Marcos Maidana of Argentina celebrates following a WBC/WBA welterweight unification fight against Floyd Mayweather Jr. of the U.S. at the MGM Grand Garden Arena in Las Vegas, Nevada, May 3, 2014. Photo by Steve Marcus, Reuters.
LAS VEGAS - Marcos Maidana didn't get the victory he had hoped for over Floyd Mayweather, but he did establish a blueprint for future challengers to try and upset boxing's pound-for-pound champ.
The Argentine boxer gave Mayweather all he could handle late Saturday at the MGM Hotel, turning their world title fight into a street brawl and causing some to wonder if Mayweather is more vulnerable to defeat than any other time in his 18-year professional career.

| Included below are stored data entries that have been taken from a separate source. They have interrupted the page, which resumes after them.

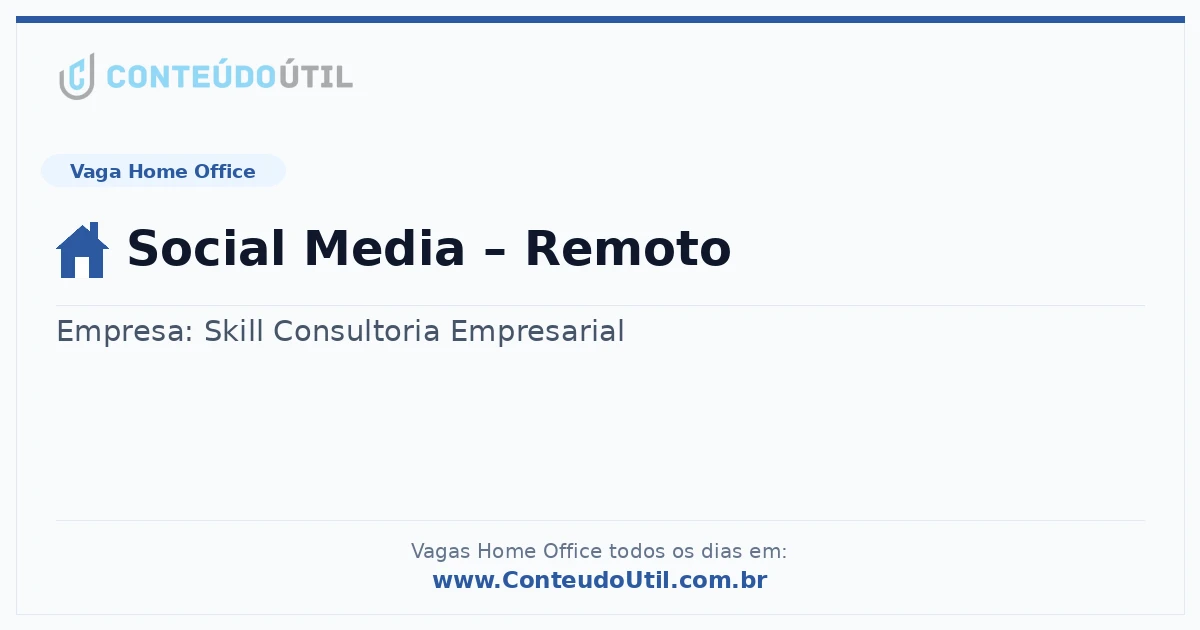 CONTEÚDOÚTIL

Vaga Home Office

Social Media – Remoto

Empresa: Skill Consultoria Empresarial

Vagas Home Office todos os dias em:
www.ConteudoUtil.com.br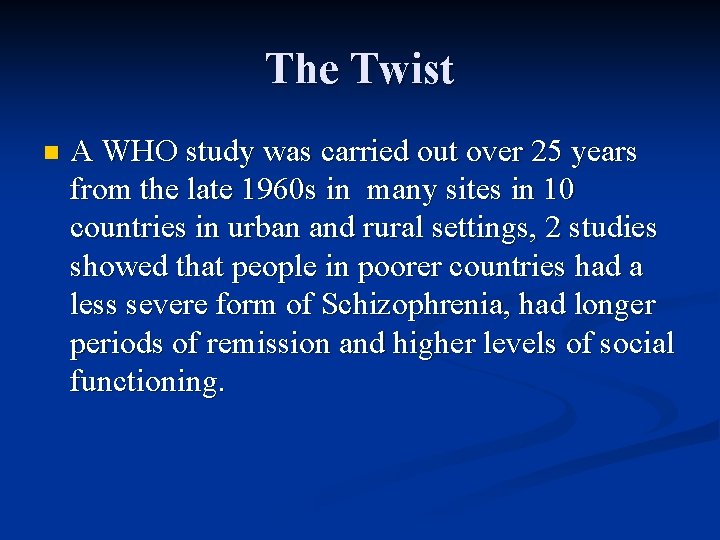 The Twist

A WHO study was carried out over 25 years from the late 1960s in many sites in 10 countries in urban and rural settings, 2 studies showed that people in poorer countries had a less severe form of Schizophrenia, had longer periods of remission and higher levels of social functioning.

"Floyd looks beatable," said British boxer star Amir Khan, who is hoping that his impressive showing on the Mayweather-Maidana undercard lands him a fight with Mayweather in the fall.
"He is getting older and showing a lot of mistakes that he didn't used to do. It is a great time to catch him."
Maidana, who came into the fight a 11-1 underdog, lost the majority decision but he won the respect of Mayweather. He did it by swarming the American every chance he could.
- Mayweather undefeated -
The 37-year-old Mayweather remained undefeated in 46 pro fights by outpointing Maidana to unify the welterweight division.
Mayweather retained his World Boxing Council crown and took the World Boxing Association belt away from the 30-year-old Maidana.
Maidana's game plan was to show Mayweather no respect, keep him off balance and do whatever he could to win even if that meant breaking the rules at bit.
Maidana landed 221 punches out of a total of 858 he threw. He landed more punches than any of the 38 previous Mayweather opponents tracked by Compubox.
Miguel Cotto also threw a lot of punches in his 2012 fight, but his mistake was trying to outbox the clever Mayweather instead of smothering him with rights and lefts.
Maidana's trainer Robert Garcia said during the build up to the fight they would model their game plan after the way Victor Ortiz fought Mayweather in September 2011.
Ortiz was hitting a visibly frustrated Mayweather with some solid punches before he dropped his guard to say something to the referee.
Mayweather seized that moment to hit Ortiz when he wasn't looking, knocking him out in the fourth round.
Mayweather tried the same move against Maidana in the eighth round Saturday as the Argentinian was trying to get the attention of the referee Tony Weeks. But Maidana had done his homework, so was ready for it and dodged the punch.
- 'I won this fight' -
"Floyd did not fight like the man I expected him to," Maidana said. "I definitely think I won this fight."
Asked in the ring immediately after the fight if he would give Maidana (35-4, 31 KOs) a rematch Mayweather replied, "Let's do it again." Then during the post-fight news conference, Mayweather shook the hand of Garcia on the podium and reiterated there would be a rematch.
But judging by his comments in the build up to the fight, Mayweather's word might not be worth much.
One moment he was talking about this being his last fight and the next day he would be discussing fighting more so he could cement his legacy.
Once the fight was over -- and there were no more pay-per-view tickets to sell -- he dismissed any talk of retirement.
One also has to wonder if all the distractions in Mayweather's personal life didn't have an affect on his preparation for this fight.
Mayweather, who earned $32 million for Saturday's fight, is at the halfway stage of his six-fight contract with Showtime sports channel. If he keeps on winning and finishes the contract he would be 49-0, the same record as the legendary Rocky Marciano.